WUSA9 got perspective from both sides of the aisle about objections to the Electoral College votes and the fallout.

WASHINGTON — Despite riots at the Capitol, Republican lawmakers from the DMV continued to object to some of the electoral college votes when Congress reconvened last night. That has some Democrats condemning them and even calling for resignations.

Democrats used words like “shameless,” “hollow” and “complicit in this attempted insurrection" to describe the actions by some of their Republican colleagues.

After rioters breached the Capitol doors and stormed the complex in a deadly confrontation, Congress eventually returned to the House and Senate floors to continue certifying Electoral College votes to confirm Joe Biden's presidential victory.

Two local representatives continued to object to the electoral college votes even after the attempted insurrection at the Capitol. 

“This is not about overturning the election,” Virginia Republican Congressman Rob Wittman said. “It's about making sure people have confidence in the election system.”

Wittman decided to continue to object to Pennsylvania's votes. We asked if he thought twice about noting these objections once the Capitol was breached.

“I was deeply concerned about that; that was a blemish on our history, and I condemn it in the strongest terms possible,” he responded. “That's why I think yesterday was so critical in making sure we have this debate so that people's thoughts and concerns can be expressed.”

We wanted to know if he had any fear the tone or debate might encourage the rioters.

“Listen, people disagree, which was exactly the way things were supposed to take place, and that should be the conduit for folks to express what they believe needs to happen, what the issues are in the nation,” Wittman answered. “I want to make sure that they're expressed that way rather than other outlet.”

The breach did seem to change some members’ minds. Virginia Senator Tim Kaine said before Wednesday there was a longer list of Senators who were going to object to votes. When they got back to the floor that night, that list had gotten much shorter. Some even said after what they'd seen, they couldn't do what they had planned.

In Maryland, some Democrats are calling for the resignation of the only Republican in their delegation, Congressman Andy Harris, who was reportedly involved in a scuffle on the floor during the floor discussion on the electoral college votes.

“Representative Harris’ actions have been nothing short of an attack on our democracy, a betrayal of those who he represents, and an attempt to overturn a legitimate election in favor of a wannabe authoritarian,” Yvette Lewis, Chair of the Maryland Democratic Party, said in a statement.

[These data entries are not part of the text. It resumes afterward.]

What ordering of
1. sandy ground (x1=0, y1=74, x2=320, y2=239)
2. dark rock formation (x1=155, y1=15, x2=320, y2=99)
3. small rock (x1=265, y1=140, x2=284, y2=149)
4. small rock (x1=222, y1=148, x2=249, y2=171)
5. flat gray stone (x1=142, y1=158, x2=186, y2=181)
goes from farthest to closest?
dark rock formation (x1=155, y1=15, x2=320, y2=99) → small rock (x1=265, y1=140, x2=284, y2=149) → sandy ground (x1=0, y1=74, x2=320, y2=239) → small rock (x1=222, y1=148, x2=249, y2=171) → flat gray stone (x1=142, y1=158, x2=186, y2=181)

WUSA9 reached out multiple times to Harris for an interview.

His office only sent a statement: “I have routinely and consistently rejected violent protests, whether in the case of yesterday, or last summer. Democrats are calling for unity, yet also calling for the expulsion of Members who objected in yesterday’s Electoral College count. Today, some Marylanders are even calling for my resignation, which I will not do. My colleagues and I held legitimate Constitutional concerns about how the November election was conducted in certain states and felt compelled to highlight those concerns during the formal vote count. We did not call for the overthrowing of an election. Joe Biden will be President on January 20th. Some of my colleagues, including those still in the Maryland delegation, offered objections in 2017 when counting the electoral votes for President Trump. Congress is afforded the right to count, and object, to electoral votes, which we utilized yesterday to highlight concerns we had regarding the November election. There was nothing treasonous or seditious about it in 2017, nor this year.”

Now, both sides and both chambers need to figure how to move forward from here.

“Look, we've got to consider the accountability of members of this body,” Senator Kaine said. The House can do its own work on the House side, but we have to consider whether there are consequences for this.”